Far away, in the mountains of Cuso, a 7-year-old girl confidently reads the same text in her native Quechua. Then, she reads it again in Spanish.
Here, in the isolated village of Ccochapata, it made no difference that the girl had to travel a long distance to school, or go to a school with only one teacher teaching four grades.
Grade 2: 60 words/min
Grade 3: 90 words/min
Grade 4: 110 words/min
In grade 2, she easily beat the standard of 60 words per minute set by proponents of child literacy around the world.
Her reading fluency in two languages—and the Lima boy’s lack of fluency in one—is shown in a video produced as part of a project financed by the World Bank and the United Kingdom’s Department for International Development (DFID).
The video and its message—that quality of education is as important as quantity—was part of World Bank Peru team’s effort to raise the issue of literacy during the country’s presidential campaign, says Daniel Cotlear, World Bank Country Sector Leader for Peru.

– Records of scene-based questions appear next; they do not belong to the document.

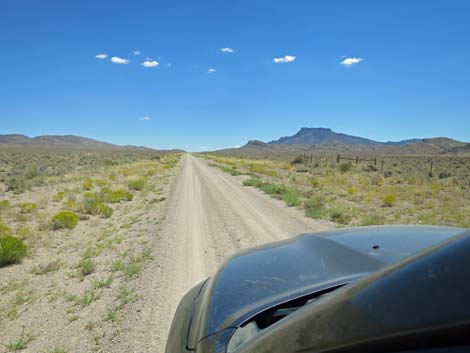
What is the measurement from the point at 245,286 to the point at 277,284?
22 cm

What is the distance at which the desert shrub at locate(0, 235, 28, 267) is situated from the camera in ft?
20.3

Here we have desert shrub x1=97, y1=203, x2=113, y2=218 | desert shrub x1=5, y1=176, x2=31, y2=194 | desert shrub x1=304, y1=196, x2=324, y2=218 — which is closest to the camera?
desert shrub x1=304, y1=196, x2=324, y2=218

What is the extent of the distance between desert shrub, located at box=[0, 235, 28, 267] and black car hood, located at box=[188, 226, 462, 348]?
575 cm

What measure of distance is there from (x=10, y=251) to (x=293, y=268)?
6.40m

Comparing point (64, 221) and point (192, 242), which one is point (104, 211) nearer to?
point (64, 221)

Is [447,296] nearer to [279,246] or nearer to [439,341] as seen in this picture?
[439,341]

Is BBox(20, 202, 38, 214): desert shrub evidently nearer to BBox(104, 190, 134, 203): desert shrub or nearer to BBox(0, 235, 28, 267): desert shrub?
BBox(104, 190, 134, 203): desert shrub

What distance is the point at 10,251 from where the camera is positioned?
20.4ft

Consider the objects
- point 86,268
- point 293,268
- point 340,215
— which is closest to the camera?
Answer: point 293,268

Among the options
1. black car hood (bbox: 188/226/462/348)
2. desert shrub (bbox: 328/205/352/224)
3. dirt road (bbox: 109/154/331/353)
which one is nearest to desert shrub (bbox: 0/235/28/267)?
dirt road (bbox: 109/154/331/353)

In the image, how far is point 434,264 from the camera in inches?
38.0

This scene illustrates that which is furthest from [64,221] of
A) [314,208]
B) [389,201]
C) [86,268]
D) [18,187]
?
[389,201]

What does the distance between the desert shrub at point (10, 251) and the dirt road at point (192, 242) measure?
282cm

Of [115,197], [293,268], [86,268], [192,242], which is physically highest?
[293,268]
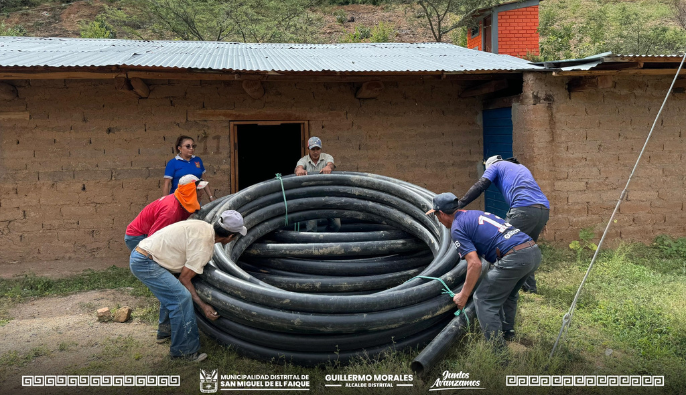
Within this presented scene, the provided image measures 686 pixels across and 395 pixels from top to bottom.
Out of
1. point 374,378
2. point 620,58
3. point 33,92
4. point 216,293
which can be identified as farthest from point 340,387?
point 33,92

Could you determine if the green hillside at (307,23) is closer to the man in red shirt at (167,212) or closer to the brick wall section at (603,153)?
the brick wall section at (603,153)

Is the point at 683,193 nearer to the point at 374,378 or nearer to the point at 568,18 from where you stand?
the point at 374,378

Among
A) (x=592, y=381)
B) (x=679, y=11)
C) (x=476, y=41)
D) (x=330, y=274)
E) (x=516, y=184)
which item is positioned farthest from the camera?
(x=679, y=11)

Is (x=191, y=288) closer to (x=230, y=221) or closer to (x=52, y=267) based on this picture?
(x=230, y=221)

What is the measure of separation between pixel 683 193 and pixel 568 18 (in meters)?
21.2

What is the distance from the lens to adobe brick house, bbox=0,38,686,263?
638 centimetres

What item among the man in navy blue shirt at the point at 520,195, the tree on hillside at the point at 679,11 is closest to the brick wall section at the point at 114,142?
the man in navy blue shirt at the point at 520,195

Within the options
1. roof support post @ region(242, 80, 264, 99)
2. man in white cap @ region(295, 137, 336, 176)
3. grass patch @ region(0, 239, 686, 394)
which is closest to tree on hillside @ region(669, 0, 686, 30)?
grass patch @ region(0, 239, 686, 394)

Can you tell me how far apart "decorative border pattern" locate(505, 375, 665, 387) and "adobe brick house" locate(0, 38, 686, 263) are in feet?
11.1

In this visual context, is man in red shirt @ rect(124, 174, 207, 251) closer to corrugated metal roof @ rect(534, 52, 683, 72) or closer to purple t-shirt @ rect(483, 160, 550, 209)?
purple t-shirt @ rect(483, 160, 550, 209)

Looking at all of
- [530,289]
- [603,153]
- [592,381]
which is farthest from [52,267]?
[603,153]

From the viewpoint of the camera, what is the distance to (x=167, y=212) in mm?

“The main impact we wanted to have was to put this on the agenda of the candidates,” he says.
And the team largely succeeded, with three of four candidates making education an election issue before former President Alan Garcia was re-elected June 5, Cotlear says.
Quality vs. Quantity
Peru has made great strides in getting children into school in recent years—in fact, more children in Peru go to school than in many countries of similar income level, says Cotlear.
But the goal of greater access to education in the country was achieved, in part, “by lowering the standards, so that what you ended up with was very high levels of coverage, but very poor quality,” he says.
The main impact we wanted to have was to put this on the agenda of the candidates, says Daniel Cotlear, World Bank Country Sector Leader for Peru.
The joint Bank, DFID-funded project, RECURSO (also known as the Peru Governance and Accountability in the Decentralized Social Sectors Project), analysed the problem as part of a larger study on coverage and quality involving not just education, but health and social assistance programs in Peru.
Of 136 grade 2 children randomly selected for the video, 35 percent weren’t able to read a single word.
Yet, 80 percent of parents questioned were pleased with the quality of their child’s school, says Cotlear.
“The problem is that nobody really had a way of measuring the quality of the education,” he says. “In order to empower the parents, the voters, to demand greater quality of education, we needed to have a way to measure the quality of education.”
Resistance from Educators
Cotlear says the Bank team spent a year “trying to get educators to produce a standard—something that could be easily measured and understood by parents and voters.”
But that wasn’t easy and has not been easy in other Andean countries, he says.
“What we generally find is there’s a lot of resistance from the educators against producing clear, accountable, measurable, standards.”
Cotlear says Peru’s education establishment, including the teacher’s union, argued against a reading standard, saying that “education is about many things, it’s not just reading,” and children’s understanding is more important than they how fast they read.
“Or they would say that it’s not just reading that is important—we want them to be entrepreneurial,” he adds. “Others would say this is a very diverse country, so you cannot expect an urban child and a rural indigenous child to be measured and respond to the same standard.”
The arguments against standards prompted the team to make the video, says Cotlear.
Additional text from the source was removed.